• _Objective_
Lay out the lines of the material below as a numbered list, starting at the line that contains "Relative to the" and running through the final line of the material. Omit any blank lines.

• _Scene-based reasoning records_
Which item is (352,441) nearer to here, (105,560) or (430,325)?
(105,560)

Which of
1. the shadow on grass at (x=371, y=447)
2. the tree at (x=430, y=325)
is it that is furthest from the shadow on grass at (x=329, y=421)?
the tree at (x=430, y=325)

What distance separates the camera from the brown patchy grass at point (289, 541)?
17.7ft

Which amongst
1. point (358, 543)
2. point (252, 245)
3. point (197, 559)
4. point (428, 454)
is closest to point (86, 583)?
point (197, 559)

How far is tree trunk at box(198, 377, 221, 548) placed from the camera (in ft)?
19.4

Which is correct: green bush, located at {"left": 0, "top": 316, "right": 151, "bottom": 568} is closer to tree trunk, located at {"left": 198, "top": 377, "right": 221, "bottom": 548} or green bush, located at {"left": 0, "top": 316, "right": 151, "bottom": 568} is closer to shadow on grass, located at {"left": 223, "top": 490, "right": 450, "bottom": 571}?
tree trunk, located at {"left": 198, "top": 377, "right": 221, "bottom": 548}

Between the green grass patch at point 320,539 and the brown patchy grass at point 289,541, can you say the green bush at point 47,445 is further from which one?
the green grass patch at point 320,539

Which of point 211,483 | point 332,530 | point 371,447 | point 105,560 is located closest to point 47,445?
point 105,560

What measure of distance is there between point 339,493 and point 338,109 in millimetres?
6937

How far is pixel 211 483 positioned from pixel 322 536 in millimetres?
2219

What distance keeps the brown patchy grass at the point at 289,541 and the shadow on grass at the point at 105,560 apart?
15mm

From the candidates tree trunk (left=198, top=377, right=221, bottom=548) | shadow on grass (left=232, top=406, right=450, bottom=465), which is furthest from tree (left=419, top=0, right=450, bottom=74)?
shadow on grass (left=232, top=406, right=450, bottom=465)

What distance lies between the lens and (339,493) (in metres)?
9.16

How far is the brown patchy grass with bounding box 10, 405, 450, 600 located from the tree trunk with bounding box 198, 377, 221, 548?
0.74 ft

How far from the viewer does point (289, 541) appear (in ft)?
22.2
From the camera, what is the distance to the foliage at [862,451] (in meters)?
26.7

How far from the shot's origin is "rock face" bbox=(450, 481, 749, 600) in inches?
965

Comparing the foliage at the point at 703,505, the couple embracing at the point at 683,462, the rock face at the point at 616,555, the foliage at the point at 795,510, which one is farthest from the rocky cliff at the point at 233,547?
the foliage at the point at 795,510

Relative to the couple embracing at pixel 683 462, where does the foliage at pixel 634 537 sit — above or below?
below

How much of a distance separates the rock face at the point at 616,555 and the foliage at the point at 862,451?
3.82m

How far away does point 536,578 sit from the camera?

• _Output for this task_
1. Relative to the couple embracing at pixel 683 462, where does the foliage at pixel 634 537 sit — above or below?
2. below
3. How much of a distance separates the rock face at the point at 616,555 and the foliage at the point at 862,451?
4. 3.82m
5. How far away does point 536,578 sit from the camera?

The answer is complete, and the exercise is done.